When you decide to proceed with a divorce, you likely want to exit the marriage as soon as possible. However, regardless of the circumstances, divorces require emotional energy, financial resources, and time to tie up all of the loose ends of the marriage.
There are a variety of factors that may impact your divorce timeline. For example, divorce may take longer if you and your spouse have minor children. In addition, a contested divorce generally takes longer than an uncontested divorce, as an agreement or judicial ruling is required on all sensitive issues before finalizing the divorce.
How Much Time Does It Take To Get Divorced In Michigan?
The clock starts ticking as soon as divorce papers are filed with the circuit court.
If you do not have minor children, you will be subject to a 60-day mandatory waiting period before finalizing your divorce. The waiting period is six months if you have children with your spouse. In certain circumstances, your divorce attorney may be able to reduce the six-month waiting period if a compelling reason exists.
The minimum waiting period is not always the best indicator of how long your divorce will take. Divorces may take more time, depending on whether or not the divorce is contested or uncontested.
Uncontested vs. Contested Divorce
Sometimes, both parties can collaborate to resolve the finer points of the divorce without litigation. Uncontested divorces are faster and require fewer moving parts. That said, the degree to which you believe you and your partner can come to an amicable agreement should not be a factor in your decision to retain or not retain a lawyer. The 60-day statutory waiting time allows couples to thoroughly evaluate their assets in consultation with legal experts before finalizing their divorce agreement.
Divorces are often more complicated.
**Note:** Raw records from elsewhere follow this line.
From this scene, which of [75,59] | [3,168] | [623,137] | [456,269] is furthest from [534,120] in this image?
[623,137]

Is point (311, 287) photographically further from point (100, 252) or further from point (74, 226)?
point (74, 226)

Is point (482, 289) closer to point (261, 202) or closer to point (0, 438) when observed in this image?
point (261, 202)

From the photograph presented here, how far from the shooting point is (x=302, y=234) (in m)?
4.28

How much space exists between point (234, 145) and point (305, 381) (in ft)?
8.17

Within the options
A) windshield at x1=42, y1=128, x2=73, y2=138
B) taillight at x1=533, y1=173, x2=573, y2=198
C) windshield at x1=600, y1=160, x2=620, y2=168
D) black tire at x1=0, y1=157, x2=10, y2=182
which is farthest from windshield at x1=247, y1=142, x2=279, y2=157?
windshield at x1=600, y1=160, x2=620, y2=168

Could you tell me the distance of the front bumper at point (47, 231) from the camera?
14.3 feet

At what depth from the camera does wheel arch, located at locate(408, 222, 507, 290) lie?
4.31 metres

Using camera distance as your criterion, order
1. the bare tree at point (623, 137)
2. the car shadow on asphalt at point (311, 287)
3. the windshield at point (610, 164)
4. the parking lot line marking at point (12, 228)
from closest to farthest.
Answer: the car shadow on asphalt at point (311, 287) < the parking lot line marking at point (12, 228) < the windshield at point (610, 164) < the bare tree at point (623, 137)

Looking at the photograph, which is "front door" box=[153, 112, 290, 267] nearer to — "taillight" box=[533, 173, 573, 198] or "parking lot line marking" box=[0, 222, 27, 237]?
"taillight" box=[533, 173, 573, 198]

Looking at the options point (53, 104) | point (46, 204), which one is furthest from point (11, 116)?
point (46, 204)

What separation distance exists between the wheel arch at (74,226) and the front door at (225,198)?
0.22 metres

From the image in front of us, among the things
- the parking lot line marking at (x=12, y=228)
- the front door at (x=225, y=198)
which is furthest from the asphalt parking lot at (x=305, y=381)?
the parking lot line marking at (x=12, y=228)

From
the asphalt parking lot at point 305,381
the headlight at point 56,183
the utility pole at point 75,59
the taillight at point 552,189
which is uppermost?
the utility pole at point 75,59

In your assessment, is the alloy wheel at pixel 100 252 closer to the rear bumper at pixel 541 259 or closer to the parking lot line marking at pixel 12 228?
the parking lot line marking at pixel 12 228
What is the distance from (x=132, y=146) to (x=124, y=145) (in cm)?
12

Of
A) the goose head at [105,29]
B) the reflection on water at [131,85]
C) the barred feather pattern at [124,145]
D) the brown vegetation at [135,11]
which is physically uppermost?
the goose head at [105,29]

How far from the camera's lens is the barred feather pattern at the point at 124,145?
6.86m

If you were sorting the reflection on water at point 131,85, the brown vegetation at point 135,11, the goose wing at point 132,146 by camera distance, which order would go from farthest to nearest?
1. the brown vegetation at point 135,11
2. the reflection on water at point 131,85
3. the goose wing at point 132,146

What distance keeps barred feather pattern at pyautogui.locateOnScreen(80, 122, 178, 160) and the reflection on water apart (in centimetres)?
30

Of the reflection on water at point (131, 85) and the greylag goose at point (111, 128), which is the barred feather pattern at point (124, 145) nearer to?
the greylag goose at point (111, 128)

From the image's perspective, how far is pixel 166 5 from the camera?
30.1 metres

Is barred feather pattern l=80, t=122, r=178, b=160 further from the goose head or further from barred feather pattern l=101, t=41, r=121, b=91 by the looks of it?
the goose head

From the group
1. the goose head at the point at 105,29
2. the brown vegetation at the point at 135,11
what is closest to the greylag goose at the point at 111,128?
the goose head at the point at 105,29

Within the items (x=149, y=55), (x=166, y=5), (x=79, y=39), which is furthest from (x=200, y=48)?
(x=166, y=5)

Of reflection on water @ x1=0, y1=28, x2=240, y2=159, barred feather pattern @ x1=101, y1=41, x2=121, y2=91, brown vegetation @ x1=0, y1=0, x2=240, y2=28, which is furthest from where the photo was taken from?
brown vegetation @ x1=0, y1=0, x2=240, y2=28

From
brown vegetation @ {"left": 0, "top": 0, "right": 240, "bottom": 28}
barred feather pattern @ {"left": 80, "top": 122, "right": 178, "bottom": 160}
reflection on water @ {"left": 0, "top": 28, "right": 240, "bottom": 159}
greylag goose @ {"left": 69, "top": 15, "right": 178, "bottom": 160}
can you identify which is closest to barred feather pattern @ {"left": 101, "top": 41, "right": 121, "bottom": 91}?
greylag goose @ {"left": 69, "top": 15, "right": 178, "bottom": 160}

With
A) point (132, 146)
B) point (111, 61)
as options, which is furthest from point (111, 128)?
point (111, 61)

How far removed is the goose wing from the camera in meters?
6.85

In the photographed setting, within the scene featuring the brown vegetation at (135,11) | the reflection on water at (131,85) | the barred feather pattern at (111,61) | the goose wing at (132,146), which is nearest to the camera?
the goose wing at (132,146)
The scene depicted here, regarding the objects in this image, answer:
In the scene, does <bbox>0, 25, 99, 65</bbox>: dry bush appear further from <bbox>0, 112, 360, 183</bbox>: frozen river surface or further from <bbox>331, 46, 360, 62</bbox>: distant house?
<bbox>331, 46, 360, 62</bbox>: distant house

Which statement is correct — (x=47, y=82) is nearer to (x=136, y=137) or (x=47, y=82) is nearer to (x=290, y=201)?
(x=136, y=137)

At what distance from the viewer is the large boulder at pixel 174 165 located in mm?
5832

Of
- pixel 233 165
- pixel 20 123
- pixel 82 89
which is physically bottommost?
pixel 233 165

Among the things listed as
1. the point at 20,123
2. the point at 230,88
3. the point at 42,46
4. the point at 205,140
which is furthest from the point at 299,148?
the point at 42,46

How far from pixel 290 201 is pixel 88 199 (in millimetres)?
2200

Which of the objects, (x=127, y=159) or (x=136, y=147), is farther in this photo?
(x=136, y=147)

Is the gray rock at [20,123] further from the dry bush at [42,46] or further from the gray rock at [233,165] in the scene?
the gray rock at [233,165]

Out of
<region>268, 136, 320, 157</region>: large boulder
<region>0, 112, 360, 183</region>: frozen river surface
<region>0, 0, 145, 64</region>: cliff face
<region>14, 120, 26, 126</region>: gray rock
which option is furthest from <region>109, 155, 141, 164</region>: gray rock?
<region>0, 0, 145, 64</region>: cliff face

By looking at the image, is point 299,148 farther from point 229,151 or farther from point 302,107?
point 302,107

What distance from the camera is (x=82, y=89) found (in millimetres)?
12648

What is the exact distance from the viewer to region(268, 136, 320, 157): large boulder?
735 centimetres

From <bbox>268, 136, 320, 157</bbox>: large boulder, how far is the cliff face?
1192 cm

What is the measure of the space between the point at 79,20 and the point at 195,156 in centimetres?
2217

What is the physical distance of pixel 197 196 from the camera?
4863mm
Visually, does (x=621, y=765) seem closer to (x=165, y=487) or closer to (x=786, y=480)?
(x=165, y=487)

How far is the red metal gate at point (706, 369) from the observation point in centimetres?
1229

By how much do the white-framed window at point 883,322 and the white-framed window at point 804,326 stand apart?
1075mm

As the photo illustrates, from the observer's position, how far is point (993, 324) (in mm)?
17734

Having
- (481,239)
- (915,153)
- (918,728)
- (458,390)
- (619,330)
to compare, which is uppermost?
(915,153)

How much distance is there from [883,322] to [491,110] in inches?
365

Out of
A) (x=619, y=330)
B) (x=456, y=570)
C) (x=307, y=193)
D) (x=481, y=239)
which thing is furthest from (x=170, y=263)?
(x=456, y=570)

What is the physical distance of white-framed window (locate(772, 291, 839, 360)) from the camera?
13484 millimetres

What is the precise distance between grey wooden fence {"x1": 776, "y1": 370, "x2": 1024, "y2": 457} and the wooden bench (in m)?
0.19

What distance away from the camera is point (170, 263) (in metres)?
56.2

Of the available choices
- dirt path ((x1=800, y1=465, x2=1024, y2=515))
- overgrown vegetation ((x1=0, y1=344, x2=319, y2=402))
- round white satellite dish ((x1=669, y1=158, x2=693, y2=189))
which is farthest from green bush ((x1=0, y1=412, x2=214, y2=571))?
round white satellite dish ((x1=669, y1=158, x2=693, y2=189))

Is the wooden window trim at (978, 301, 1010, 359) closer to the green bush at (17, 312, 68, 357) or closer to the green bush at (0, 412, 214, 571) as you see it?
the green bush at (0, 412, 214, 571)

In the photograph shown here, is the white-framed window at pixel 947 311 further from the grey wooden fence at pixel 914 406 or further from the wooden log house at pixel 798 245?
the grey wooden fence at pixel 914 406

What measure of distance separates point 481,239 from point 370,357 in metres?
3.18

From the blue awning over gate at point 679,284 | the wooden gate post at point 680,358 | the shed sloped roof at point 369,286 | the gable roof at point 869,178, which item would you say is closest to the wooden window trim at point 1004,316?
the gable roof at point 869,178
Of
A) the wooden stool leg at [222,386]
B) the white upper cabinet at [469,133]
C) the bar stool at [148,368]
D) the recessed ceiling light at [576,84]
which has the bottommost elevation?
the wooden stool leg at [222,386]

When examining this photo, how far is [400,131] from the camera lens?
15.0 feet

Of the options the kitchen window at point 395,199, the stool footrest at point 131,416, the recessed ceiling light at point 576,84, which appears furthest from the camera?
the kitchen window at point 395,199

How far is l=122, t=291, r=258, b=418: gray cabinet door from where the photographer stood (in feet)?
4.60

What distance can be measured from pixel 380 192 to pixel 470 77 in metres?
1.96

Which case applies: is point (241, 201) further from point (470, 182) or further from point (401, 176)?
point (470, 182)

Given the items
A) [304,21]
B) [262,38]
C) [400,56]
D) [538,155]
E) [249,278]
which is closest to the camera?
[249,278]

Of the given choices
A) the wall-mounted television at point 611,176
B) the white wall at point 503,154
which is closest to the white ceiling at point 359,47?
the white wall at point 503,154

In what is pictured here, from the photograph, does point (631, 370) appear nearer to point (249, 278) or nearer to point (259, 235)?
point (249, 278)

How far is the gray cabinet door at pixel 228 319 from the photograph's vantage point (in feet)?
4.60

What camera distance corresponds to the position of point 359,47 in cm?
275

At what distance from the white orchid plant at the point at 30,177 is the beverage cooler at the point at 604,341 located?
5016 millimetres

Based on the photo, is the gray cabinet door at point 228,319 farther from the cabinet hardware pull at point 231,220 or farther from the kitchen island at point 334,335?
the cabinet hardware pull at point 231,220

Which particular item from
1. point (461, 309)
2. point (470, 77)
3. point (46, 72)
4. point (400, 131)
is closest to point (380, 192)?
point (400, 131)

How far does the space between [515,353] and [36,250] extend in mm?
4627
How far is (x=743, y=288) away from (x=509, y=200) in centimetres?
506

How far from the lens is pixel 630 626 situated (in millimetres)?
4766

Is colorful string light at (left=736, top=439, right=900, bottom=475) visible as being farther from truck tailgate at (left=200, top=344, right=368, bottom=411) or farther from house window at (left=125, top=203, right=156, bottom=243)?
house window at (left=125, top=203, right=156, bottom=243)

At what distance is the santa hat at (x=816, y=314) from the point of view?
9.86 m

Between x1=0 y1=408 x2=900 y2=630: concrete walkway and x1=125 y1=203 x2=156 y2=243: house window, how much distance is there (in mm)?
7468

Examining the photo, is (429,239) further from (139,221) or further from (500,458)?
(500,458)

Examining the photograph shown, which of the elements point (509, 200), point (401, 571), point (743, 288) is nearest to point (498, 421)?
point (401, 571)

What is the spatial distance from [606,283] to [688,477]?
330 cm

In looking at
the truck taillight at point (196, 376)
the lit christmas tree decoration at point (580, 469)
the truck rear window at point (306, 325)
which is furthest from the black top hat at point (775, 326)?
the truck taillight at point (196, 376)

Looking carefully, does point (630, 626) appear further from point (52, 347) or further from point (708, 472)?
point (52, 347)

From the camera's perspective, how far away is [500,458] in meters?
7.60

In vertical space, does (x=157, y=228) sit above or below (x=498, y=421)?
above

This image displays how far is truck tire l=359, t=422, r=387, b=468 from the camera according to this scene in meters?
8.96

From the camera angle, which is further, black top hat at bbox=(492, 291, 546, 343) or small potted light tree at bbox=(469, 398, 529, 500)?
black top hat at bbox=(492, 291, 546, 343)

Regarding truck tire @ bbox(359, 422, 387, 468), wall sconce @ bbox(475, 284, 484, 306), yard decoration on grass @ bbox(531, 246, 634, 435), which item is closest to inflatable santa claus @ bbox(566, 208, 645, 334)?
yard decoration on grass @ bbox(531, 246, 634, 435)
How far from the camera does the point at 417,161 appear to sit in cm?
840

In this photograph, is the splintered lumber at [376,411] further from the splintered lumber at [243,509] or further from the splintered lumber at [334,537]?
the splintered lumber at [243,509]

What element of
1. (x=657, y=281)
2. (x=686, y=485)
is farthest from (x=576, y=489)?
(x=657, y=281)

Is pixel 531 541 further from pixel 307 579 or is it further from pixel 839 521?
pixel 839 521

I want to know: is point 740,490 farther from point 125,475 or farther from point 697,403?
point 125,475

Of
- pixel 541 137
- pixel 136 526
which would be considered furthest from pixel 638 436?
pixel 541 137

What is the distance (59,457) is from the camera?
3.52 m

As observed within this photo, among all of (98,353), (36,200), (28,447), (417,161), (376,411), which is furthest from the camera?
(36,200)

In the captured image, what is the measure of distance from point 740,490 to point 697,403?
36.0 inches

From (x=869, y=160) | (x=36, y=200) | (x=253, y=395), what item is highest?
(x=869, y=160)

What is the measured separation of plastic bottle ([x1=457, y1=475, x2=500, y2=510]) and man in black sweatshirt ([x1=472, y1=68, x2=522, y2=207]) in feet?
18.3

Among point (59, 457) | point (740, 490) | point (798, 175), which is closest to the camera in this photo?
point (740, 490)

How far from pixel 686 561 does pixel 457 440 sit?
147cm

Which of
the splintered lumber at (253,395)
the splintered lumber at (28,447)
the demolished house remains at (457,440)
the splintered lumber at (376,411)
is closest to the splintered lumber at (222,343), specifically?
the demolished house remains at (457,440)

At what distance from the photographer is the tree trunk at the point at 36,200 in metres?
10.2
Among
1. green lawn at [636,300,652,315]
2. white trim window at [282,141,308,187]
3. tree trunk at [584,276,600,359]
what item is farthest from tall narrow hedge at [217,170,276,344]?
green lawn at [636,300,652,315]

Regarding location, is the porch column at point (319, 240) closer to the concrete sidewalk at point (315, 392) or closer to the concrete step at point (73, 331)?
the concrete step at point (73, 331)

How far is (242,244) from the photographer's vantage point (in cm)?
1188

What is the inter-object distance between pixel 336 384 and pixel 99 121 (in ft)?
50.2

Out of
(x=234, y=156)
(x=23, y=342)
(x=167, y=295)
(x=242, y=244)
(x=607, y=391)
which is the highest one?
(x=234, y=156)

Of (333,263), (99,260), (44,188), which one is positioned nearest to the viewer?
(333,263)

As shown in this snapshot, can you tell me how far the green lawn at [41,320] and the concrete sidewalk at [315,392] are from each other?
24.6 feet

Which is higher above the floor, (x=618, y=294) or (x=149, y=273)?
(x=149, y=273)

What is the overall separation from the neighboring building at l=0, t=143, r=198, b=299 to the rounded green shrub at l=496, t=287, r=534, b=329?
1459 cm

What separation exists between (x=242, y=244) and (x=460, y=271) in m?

For example, a contested divorce may be necessary if you and your partner disagree on child support, property ownership, asset and debt division, and other divorce terms. A skilled family law attorney can help you reach a favorable outcome. Still, your divorce may exceed the 60-day/6-month timeline (if you have children), depending on how lengthy the negotiations are.
Attempting to speed up the process may not be in your best interest. Some clients may concede to unfair terms in their haste to finish the process. Your divorce lawyer will help you assess the circumstances of your divorce and advocate for the most beneficial timeline for your unique situation.